Tourangeau, à l’instar de nombreuses formations bonnardes, Thé Vanille en vient avec ce Figure 26 à son premier « full length ». En trio de « rock protéiforme », il y joue dix titres nerveux, où des délires à la Deerhoof se font entendre avantageusement et se voient surlignés par un chant féminin sucré, que parfois les mâles épaulent (The flower fix, excellent, noisy-pop, syncopé, trop bon pour qu’on en laisse une miette). Il séduit, vocalement (Animal ball et son décor de claviers, sous-tendu par ses tambours), mais peine à rester posé et c’est là l’un de ses nombreux atouts. Flying fishes ouvre d’ailleurs au son de secousses presque math, noise, que le chant allège. On se niche entre mélodie et zébrures bruitistes, avec talent. La fin de l’ouverture accélère, franchement, jusqu’à complètement enthousiasmer. Plus encore avec Fast cars, batailleur, où la dame se fait mutine. Bourru, crissant, post-punk dirait-on, on s’en f+++ un peu finalement tant c’est bon et puissant. Do you wanna dance?, d’ailleurs, y incite fortement. Rythmé, il riffe cru, fait un peu son Wire, son The Fall version demoiselle dans le chant. Et c’est ça qu’est bon!

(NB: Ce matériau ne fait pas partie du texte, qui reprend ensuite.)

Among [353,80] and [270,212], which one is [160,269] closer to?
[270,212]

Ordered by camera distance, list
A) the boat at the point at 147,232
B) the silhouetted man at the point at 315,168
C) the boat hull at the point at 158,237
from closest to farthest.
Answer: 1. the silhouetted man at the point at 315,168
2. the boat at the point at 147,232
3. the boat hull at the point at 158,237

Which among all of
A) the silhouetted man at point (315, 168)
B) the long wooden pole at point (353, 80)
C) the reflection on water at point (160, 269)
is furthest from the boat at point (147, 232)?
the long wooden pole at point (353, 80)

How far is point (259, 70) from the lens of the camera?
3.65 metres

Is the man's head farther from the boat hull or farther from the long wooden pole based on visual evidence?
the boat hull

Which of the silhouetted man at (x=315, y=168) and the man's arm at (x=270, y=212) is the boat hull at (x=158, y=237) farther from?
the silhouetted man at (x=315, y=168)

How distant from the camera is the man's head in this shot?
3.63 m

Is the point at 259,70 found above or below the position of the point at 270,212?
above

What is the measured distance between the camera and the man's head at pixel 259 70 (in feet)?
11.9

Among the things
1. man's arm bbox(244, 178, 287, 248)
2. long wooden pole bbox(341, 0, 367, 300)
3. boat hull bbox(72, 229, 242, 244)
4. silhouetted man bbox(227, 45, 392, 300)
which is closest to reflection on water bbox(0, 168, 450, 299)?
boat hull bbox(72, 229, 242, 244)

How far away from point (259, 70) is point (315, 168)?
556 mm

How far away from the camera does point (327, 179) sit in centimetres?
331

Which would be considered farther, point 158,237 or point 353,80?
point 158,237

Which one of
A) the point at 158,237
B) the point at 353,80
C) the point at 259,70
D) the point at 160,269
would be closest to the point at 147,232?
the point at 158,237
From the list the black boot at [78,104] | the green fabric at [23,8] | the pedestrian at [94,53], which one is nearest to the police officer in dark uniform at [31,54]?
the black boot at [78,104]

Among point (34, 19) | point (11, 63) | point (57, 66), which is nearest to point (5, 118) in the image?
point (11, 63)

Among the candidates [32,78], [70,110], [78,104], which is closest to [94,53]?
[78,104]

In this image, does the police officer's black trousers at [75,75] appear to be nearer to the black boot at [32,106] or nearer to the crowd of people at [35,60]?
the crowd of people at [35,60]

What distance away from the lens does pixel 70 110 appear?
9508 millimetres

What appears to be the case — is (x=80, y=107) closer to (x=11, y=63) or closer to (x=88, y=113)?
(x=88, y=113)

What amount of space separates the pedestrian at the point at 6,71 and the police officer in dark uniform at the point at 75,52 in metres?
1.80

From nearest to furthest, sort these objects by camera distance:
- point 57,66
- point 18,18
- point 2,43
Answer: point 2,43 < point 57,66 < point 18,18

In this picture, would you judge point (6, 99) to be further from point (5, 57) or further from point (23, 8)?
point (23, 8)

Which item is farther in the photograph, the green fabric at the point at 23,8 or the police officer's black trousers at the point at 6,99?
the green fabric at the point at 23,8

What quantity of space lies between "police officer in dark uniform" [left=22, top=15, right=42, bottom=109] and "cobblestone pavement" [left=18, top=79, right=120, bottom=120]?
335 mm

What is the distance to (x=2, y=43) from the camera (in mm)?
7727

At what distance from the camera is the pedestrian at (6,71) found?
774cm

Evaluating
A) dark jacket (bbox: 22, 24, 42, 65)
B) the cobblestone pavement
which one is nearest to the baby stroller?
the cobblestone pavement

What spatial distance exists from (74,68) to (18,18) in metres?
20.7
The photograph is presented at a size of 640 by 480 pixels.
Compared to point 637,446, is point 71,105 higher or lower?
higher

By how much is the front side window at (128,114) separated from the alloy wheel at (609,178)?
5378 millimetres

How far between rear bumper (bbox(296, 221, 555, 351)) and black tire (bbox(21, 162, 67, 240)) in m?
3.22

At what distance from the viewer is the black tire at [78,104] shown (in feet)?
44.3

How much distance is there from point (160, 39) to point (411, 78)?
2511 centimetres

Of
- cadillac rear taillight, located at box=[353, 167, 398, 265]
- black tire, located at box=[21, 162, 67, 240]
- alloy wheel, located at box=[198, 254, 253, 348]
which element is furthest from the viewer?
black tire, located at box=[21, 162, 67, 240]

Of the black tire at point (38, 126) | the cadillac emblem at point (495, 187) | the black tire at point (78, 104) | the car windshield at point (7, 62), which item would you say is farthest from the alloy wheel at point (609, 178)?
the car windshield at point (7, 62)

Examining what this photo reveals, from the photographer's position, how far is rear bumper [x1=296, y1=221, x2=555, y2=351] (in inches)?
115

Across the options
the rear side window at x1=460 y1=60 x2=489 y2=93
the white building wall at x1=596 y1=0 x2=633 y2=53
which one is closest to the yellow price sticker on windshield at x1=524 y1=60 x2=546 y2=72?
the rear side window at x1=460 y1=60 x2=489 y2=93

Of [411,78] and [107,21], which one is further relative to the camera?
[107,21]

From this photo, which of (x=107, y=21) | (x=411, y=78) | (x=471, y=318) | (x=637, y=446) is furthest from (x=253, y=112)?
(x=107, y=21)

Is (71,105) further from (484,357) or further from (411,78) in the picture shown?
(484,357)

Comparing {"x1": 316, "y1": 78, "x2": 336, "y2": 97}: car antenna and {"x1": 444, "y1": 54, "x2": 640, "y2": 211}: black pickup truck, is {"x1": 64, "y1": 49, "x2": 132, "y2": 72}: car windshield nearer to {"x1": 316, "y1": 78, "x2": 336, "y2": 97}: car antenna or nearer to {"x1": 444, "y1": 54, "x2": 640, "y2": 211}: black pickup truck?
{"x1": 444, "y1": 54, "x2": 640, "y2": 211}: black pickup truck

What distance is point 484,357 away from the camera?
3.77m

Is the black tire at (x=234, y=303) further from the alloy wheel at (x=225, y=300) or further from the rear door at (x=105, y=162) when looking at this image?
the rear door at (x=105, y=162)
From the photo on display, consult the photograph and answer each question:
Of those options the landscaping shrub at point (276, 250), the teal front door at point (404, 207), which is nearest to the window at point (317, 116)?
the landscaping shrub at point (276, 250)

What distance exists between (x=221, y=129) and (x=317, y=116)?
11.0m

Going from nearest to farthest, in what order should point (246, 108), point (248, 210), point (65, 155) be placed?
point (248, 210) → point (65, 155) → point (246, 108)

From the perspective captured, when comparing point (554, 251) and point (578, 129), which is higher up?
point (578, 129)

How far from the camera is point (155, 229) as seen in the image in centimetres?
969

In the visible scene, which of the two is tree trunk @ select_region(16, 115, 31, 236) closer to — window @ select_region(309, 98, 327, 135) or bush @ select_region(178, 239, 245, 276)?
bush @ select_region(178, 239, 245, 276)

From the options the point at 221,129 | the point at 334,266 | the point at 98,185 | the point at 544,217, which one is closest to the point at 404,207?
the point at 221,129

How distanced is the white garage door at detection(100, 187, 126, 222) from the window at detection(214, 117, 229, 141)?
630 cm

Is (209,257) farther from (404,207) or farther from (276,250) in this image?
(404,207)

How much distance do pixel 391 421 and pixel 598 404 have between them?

Thé Vanille infuse vite, dégage de la saveur, de la vigueur. Il se nuance en restant sous-tension, se consomme à tout moment de la journée. Tentez la nuit, ça passe « easy » aussi. Figure 26 clippe d’ailleurs un plus que bon Eli I wonder why, basse slappée en bandoulière, en déferlante noise-psyché sonique venu vous faire la nique. On varie, en termes de directions musicales, sans y perdre une once de valeur. On aime à s’embarquer, souvent, dans des méandres bien sentis, rentre-dedans, qui savent s’adoucir. Ils le font joliment (ce même Eli I wonder why), à l’écoute on ne peut affubler Thé Vanille de tel ou tel penchant précis. C’est Thé Vanille et c’est marre, et c’est parfait ainsi. Sunshine teeth, de ses motifs funky, prolonge le -vif- plaisir. Il ne peut s’empêcher, on ne songera guère à l’en dissuader, de s’encanailler. Il rugit, explose, nous fait jubiler dans une exubérance sonore bienvenue truffé a à la finesse.

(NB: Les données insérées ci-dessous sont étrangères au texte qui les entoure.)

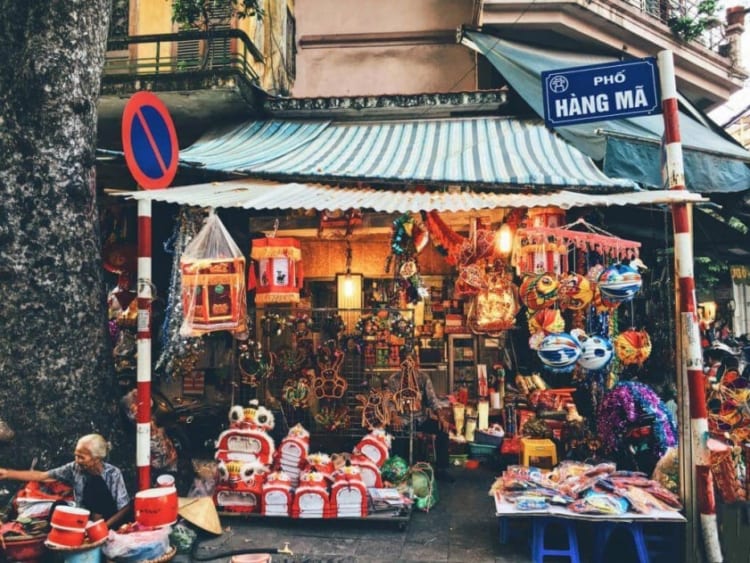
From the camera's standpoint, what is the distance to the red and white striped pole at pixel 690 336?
429cm

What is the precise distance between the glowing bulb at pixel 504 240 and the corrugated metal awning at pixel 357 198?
0.87 metres

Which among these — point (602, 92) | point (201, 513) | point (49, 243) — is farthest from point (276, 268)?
point (602, 92)

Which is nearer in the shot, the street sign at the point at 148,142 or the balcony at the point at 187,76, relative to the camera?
the street sign at the point at 148,142

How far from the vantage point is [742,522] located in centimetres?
454

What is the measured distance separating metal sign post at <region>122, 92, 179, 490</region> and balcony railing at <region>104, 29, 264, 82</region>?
3.47 metres

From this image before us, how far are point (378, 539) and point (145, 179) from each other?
398 cm

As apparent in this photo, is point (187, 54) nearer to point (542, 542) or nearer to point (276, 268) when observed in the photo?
point (276, 268)

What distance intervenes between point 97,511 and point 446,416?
5.04 m

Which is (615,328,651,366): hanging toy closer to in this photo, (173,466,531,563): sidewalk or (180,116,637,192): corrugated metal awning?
(180,116,637,192): corrugated metal awning

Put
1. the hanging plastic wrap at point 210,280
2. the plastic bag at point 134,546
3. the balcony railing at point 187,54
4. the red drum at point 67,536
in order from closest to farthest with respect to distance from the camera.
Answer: the red drum at point 67,536 → the plastic bag at point 134,546 → the hanging plastic wrap at point 210,280 → the balcony railing at point 187,54

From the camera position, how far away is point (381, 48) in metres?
10.9

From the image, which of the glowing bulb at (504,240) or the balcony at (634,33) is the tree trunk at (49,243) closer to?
the glowing bulb at (504,240)

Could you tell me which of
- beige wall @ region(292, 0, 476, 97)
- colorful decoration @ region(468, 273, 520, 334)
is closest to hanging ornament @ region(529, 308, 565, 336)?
colorful decoration @ region(468, 273, 520, 334)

A sa suite The flower fix, mentionné plus haut, remet de la crème dans le cornet (je n’ai pas trouvé mieux). Thé Vanille est une régalade, forte en goût, qui dégouline de savoir-faire. Les bonshommes y vont de leur encarts chantés virils, on libère les décibels sans se soucier des dommages occasionnés. Animal ball incruste une forme de douceur poppy qui elle aussi apporte. Giant child, sons triturés en amorce, place après ça ses élans massifs. Il part à l’attaque, aussi leste que céleste, sombre et patiné. Chez Thé Vanille, on a le séant non pas entre deux chaises, mais sur le strapontin de l’inspiration. Le tout, vous l’aurez compris, sans se revendiquer de telle ou telle caste dominante. Helicopter fail et son impulsivité, ses petites notes finaudes entre deux, groove jusqu’à plus soif. Il y a du Deerhoof, oui, dans ce que fait le groupe. Mais il défriche, doué, ses propres terres. Son mérite est grand, au moment d’aborder la dernière ligne droite on n’a pas décroché un seul instant.
C’est alors BRKFST, d’abord spatial, qui termine en passant, brusquement, la surmultipliée. Outch! On est fauchés, saisi par un contenu qui ne s’anticipe pas, part à l’aventure et, au retour, nous gratifie d’un rendu caractériel, élevé, qui ne rechigne jamais à se vêtir de beaux airs. On a même droit, après un silence qui le laissait augurer, à un bonus-track noisy-charmeur, en guise de cerise sur le gâteau. Thé Vanille, avec son Figure 26 aux figures libres, balise son parcours d’une foutue bonne livraison, autoproduite, qui nous fait boire la tasse (aïe..) sans oublier, à l’issue, de nous adresser d’épars câlins ayant pour but de passer du baume sur nos corps meurtris par ses imparables incartades. Excellent de bout en bout, Thé Vanille fait fort, frappe fort et affiche, de plus, des penchants DIY qui ne font qu’accroitre son impact.